The red haired boy, Hisoka, simply smirks wider, slowly bringing your hand up to press a kiss to the top. You flush, yanking your hand away from his plush lips. He tilts his head, pouting like a wounded puppy. The black shirt he's wearing stretches over the muscles of his chest and arms. He's really hot. So are all of them actually. You wince internally. These boys are going to be your step brothers, you aren't allowed to lust after them, no matter how attractive they are.
“It's nice to meet you,” You say, forcing down your blush. Hisoka's smile returns to his face. It looks practiced, rehearsed, fake. This one is dangerous.
“I'm the oldest, you see. Chrollo, the frowny one with the bangs,” he gestures backwards at the boy in question, who simply sighs as Hisoka continues, “Is the middle child. And the one on the end is the youngest.”
“Illumi and i met already actually.” You interject, frowning slightly. Hisoka raises a single eyebrow.

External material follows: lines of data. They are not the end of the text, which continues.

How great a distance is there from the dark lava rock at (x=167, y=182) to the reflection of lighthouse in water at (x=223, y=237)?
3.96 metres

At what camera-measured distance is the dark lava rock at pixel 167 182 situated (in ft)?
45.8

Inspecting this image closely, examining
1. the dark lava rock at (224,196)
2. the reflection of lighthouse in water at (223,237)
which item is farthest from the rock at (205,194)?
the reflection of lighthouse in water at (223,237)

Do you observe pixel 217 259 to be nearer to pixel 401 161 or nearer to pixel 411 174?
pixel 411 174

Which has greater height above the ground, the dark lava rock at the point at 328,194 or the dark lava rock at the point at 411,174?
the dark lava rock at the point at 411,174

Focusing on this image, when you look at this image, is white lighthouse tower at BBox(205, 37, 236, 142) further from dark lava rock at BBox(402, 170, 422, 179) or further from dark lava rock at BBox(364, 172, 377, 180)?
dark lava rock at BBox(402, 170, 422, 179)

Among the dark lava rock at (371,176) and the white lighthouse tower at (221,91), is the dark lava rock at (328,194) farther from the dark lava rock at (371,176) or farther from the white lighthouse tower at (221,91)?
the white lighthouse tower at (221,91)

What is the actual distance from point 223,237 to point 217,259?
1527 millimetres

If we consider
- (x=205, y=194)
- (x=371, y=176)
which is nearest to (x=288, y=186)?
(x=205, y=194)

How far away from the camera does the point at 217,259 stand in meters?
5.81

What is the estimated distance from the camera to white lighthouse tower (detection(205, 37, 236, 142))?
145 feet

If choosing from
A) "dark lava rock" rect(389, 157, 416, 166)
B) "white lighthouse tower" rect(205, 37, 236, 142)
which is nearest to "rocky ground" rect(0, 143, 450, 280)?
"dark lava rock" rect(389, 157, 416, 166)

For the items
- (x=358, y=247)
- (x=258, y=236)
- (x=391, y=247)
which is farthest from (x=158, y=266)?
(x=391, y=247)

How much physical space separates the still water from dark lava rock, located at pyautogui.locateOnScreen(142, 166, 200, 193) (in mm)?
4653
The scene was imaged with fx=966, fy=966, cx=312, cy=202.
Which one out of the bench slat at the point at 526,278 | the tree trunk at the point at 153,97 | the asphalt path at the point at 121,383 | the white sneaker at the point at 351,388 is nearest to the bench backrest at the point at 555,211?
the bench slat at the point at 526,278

“Oh dear, I hope he wasn't too rude.” He says, smiling apologetically. You resist the urge to tattle, and brush your hair over your shoulders. You're wearing simple clothes, some jeans and a nice blouse. Your mother had texted you before they had arrived, asking you not to ‘embarrass her’.
“Oh, he was fine.” You say quietly, ignoring the way Illumi stares into your soul. “We go to the same school. Do you guys go there too?”
Hisoka chuckles, looming over you a bit. His stare edges towards predatory sometimes.
“Oh no dear, I graduated a couple years ago.” He laughs, arm flexing as he pats you gently on the shoulder.
“Oh,” You say, ignoring the lingering hand on your shoulder. He's very physical. “Would you guys like a tour of the house?”
“That would be lovely!” Hisoka exclaims, spinning you around bodily and gripping your waist. “You're very sweet, darling.”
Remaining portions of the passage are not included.